**Task requirements**
Can you rewrite the passage on Olympic press freedom, starting at "But this week, officials" and ending at "the Chinese capital.", with "flame" in place of "torch"?

**Supplied passage**
──────
Organisers promised complete media freedom when they bid to host the Games, and while the reporting environment has improved for foreign journalists, the country has not relaxed its grip over domestic reporters, a policy criticised by rights groups.

“BOCOG will apply a zero refusal policy for interview requests, which means that all requests for interviews will be replied to,” the China Daily quoted Liu Qi, president of the Beijing Organising Committee for the Olympic Games, as saying.

But this week, officials banned foreign reporters covering the Olympic torch relay in the far western region of Xinjiang from interviewing people on the torch’s route, and only let in a limited number of overseas media to cover its Tibet leg.

Xinjiang and Tibet are home to restive ethnic minorities, many of whom resent the growing economic and cultural grip of the dominant Han Chinese.

Beijing will provide “an abundant information service (and) and timely interview service” to create a “reporter’s home”, Communist Party paper the People’s Daily also quoted Liu as saying, speaking at a meeting in the Chinese capital.
──────
**Information supplied**

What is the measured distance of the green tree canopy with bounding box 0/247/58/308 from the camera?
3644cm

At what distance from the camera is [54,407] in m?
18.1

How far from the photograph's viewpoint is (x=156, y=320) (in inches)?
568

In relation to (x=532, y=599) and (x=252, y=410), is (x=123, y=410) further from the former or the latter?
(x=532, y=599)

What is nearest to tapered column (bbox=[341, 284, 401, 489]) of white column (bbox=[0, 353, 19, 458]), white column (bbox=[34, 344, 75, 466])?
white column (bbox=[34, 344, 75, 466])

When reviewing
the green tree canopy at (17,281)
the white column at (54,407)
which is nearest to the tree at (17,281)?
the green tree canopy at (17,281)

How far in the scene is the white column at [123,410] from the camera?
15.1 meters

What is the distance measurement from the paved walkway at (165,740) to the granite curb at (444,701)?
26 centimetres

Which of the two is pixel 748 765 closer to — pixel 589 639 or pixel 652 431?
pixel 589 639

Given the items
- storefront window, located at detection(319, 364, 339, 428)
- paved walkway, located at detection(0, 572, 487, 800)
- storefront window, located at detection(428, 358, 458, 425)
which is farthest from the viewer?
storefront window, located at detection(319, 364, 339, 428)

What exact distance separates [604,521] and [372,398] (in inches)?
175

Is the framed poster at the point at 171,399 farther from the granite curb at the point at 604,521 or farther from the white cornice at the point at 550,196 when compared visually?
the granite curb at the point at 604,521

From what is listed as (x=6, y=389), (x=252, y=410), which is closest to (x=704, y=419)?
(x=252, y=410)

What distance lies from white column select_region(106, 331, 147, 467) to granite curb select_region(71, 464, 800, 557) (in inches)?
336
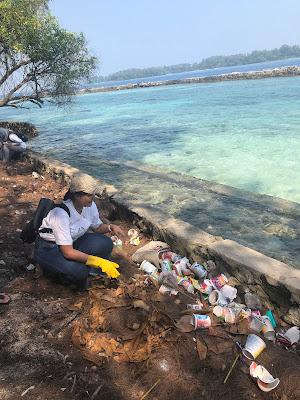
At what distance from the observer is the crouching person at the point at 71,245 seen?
278cm

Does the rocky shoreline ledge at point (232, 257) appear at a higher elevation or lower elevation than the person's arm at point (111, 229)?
lower

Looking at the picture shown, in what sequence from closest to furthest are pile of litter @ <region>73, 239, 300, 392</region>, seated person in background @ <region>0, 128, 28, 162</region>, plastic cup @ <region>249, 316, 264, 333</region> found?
pile of litter @ <region>73, 239, 300, 392</region> < plastic cup @ <region>249, 316, 264, 333</region> < seated person in background @ <region>0, 128, 28, 162</region>

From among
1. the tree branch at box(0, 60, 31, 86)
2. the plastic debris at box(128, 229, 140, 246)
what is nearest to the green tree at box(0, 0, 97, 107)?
the tree branch at box(0, 60, 31, 86)

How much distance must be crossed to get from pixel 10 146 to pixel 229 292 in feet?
27.5

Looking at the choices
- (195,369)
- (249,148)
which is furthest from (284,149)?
(195,369)

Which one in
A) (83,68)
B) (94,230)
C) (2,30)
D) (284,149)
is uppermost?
(2,30)

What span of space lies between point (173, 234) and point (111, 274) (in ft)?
3.96

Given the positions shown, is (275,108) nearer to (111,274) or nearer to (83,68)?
(83,68)

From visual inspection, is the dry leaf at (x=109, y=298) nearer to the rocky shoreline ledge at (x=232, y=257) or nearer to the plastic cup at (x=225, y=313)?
the plastic cup at (x=225, y=313)

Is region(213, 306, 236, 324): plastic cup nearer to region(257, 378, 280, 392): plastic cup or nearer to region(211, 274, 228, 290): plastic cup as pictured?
region(211, 274, 228, 290): plastic cup

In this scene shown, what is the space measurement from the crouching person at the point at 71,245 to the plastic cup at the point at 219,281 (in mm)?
1080

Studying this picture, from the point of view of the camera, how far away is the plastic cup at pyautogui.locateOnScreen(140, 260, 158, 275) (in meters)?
3.50

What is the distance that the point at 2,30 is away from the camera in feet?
28.0

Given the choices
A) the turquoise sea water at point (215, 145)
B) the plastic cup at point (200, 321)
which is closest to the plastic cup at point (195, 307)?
the plastic cup at point (200, 321)
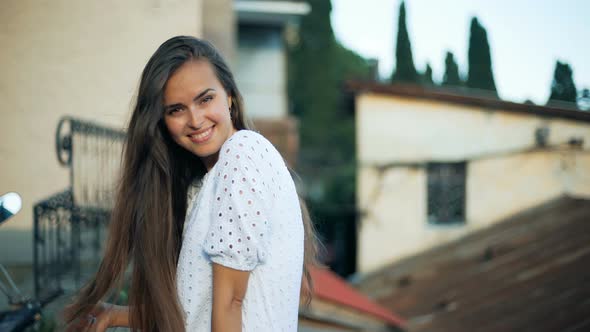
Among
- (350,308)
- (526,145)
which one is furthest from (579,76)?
(526,145)

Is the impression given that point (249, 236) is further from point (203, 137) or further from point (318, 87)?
point (318, 87)

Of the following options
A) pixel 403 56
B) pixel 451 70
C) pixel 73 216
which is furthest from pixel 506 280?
pixel 403 56

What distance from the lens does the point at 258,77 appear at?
11.4 m

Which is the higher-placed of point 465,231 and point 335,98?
point 335,98

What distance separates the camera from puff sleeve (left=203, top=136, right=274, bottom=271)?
1.25 meters

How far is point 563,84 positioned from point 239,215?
2.76m

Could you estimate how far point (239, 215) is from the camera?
1.25m

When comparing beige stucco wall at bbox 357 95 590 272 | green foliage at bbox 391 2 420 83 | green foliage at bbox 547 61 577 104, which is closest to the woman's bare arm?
green foliage at bbox 547 61 577 104

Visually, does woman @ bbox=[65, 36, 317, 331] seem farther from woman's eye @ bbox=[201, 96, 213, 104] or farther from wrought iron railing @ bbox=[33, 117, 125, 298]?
wrought iron railing @ bbox=[33, 117, 125, 298]

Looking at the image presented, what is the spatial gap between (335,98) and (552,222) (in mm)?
23552

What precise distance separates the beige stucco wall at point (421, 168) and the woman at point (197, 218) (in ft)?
31.5

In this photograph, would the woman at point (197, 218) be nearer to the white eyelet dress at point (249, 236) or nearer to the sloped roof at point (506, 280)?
the white eyelet dress at point (249, 236)

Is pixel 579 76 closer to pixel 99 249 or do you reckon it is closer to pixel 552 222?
pixel 99 249

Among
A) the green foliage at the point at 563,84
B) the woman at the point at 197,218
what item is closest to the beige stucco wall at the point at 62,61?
the woman at the point at 197,218
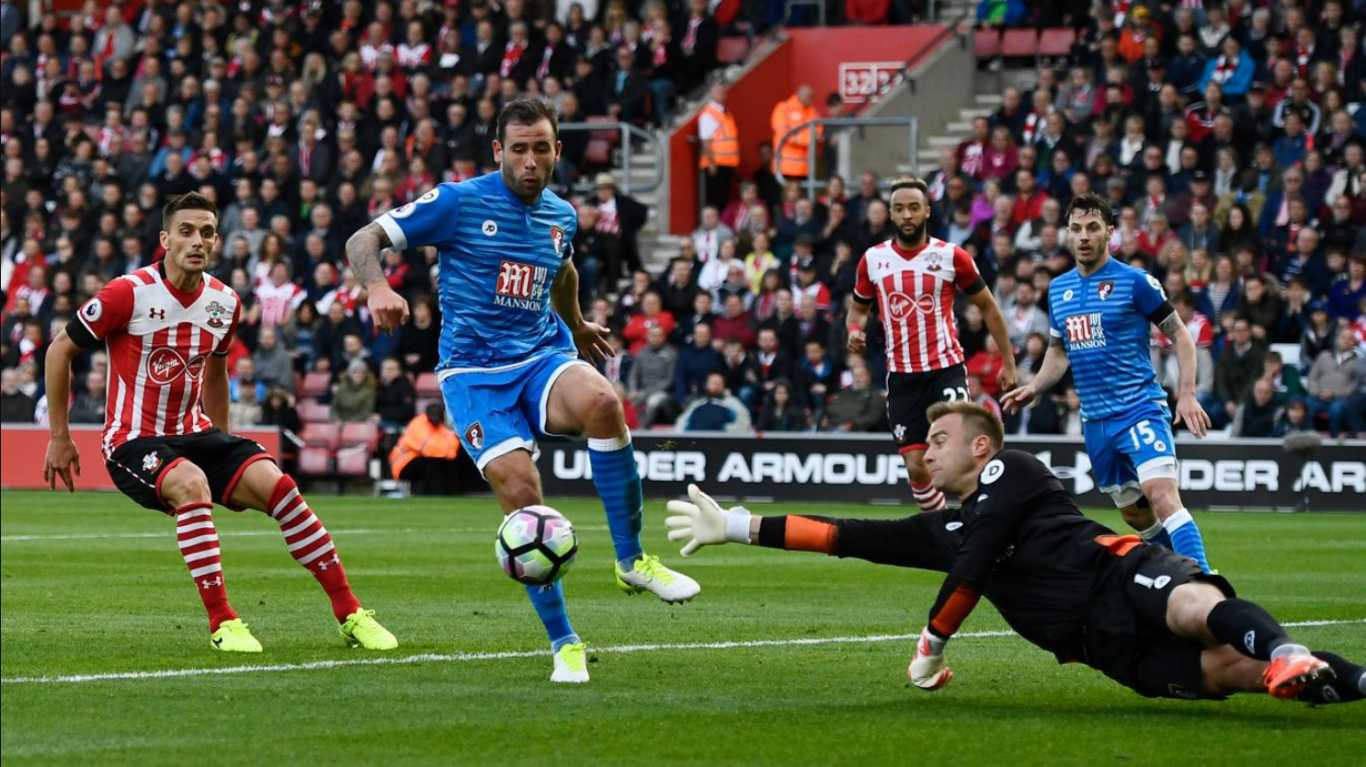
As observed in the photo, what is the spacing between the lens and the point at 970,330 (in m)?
25.0

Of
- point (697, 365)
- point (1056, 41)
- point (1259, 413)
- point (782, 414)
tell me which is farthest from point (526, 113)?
point (1056, 41)

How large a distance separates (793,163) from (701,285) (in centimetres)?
291

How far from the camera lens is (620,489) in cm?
952

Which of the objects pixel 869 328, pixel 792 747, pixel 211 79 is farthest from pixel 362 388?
pixel 792 747

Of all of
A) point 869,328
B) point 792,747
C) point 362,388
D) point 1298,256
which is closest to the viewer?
point 792,747

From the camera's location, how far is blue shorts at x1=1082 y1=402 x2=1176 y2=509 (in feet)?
41.0

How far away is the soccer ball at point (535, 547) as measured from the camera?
8.55 metres

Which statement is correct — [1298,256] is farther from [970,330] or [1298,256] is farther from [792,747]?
[792,747]

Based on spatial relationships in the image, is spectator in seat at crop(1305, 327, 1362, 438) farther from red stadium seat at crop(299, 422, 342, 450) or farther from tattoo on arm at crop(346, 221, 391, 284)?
tattoo on arm at crop(346, 221, 391, 284)

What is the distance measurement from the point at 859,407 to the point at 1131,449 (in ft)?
41.6

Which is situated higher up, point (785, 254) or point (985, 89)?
point (985, 89)

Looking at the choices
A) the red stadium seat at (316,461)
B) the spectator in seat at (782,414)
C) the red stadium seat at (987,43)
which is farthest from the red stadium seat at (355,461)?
the red stadium seat at (987,43)

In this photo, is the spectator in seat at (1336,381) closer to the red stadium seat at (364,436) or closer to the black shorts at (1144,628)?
the red stadium seat at (364,436)

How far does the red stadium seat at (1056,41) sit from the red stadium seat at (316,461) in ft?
──────
**Completed task**
But this week, officials banned foreign reporters covering the Olympic flame relay in the far western region of Xinjiang from interviewing people on the flame’s route, and only let in a limited number of overseas media to cover its Tibet leg.

Xinjiang and Tibet are home to restive ethnic minorities, many of whom resent the growing economic and cultural grip of the dominant Han Chinese.

Beijing will provide “an abundant information service (and) and timely interview service” to create a “reporter’s home”, Communist Party paper the People’s Daily also quoted Liu as saying, speaking at a meeting in the Chinese capital.